# Sentiment Analysis Lab: Movie Review Classification

**Objective:** Train a machine learning model to classify movie reviews as positive or negative.

**Dataset:** movie_reviews.csv

## Step 1: Import Libraries

In [2]:
import pandas as pd
from sklearn.feature_extraction.text import TfidfVectorizer
from sklearn.model_selection import train_test_split
from sklearn.linear_model import LogisticRegression
from sklearn.metrics import accuracy_score, classification_report

ValueError: numpy.dtype size changed, may indicate binary incompatibility. Expected 96 from C header, got 88 from PyObject

## Step 2: Load the Dataset

In [None]:
# Load the movie reviews dataset
df = pd.read_csv('movie_reviews.csv')

print("Dataset loaded successfully!")
print(f"Dataset shape: {df.shape}")
print(f"\nFirst few rows:\n{df.head()}")

## Step 3: Extract Text and Label Columns

In [None]:
# Extract features (X) and target (y)
X = df['text']  # Movie reviews
y = df['label']  # Sentiment labels (positive/negative)

print(f"Number of reviews: {len(X)}")
print(f"Label distribution:\n{y.value_counts()}")

## Step 4: Transform Text into Numerical Features using TF-IDF

In [None]:
# Initialize TF-IDF Vectorizer
vectorizer = TfidfVectorizer()

# Fit and transform the text data
X_vectorized = vectorizer.fit_transform(X)

print(f"Feature matrix shape: {X_vectorized.shape}")
print(f"Number of unique words (features): {len(vectorizer.get_feature_names_out())}")

## Step 5: Split Data into Training and Testing Sets (80/20)

In [None]:
# Split the data
X_train, X_test, y_train, y_test = train_test_split(
    X_vectorized, y, test_size=0.2, random_state=42
)

print(f"Training set size: {X_train.shape[0]}")
print(f"Testing set size: {X_test.shape[0]}")

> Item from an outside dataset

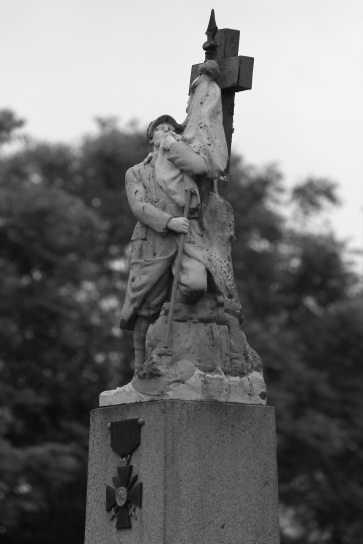 serge-philippe-lecourt-2014-monument-aux-morts-le-plessis-grimoult-14-5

## Step 6: Initialize and Train the Logistic Regression Model

In [None]:
# Initialize the model
model = LogisticRegression(max_iter=1000)

# Train the model
model.fit(X_train, y_train)

print("Model training complete!")

## Step 7: Make Predictions on the Test Set

In [None]:
# Predict labels for test set
y_pred = model.predict(X_test)

print(f"Predictions made for {len(y_pred)} test samples")

## Step 8: Calculate and Print Accuracy Score

In [None]:
# Calculate accuracy
accuracy = accuracy_score(y_test, y_pred)

print(f"Accuracy Score: {accuracy:.2f}")
print(f"Accuracy Percentage: {accuracy * 100:.2f}%")

## Step 9: Print Classification Report

In [None]:
# Display detailed classification metrics
print("Classification Report:")
print(classification_report(y_test, y_pred))

## Key Insight

Assess how well the model generalizes to new, unseen reviews. The accuracy score and classification report show:
- **Precision**: Of all reviews predicted as positive/negative, how many were correct?
- **Recall**: Of all actual positive/negative reviews, how many did we identify?
- **F1-Score**: The harmonic mean of precision and recall

A high accuracy on test data indicates the model successfully learned patterns from the training data and can generalize to new movie reviews!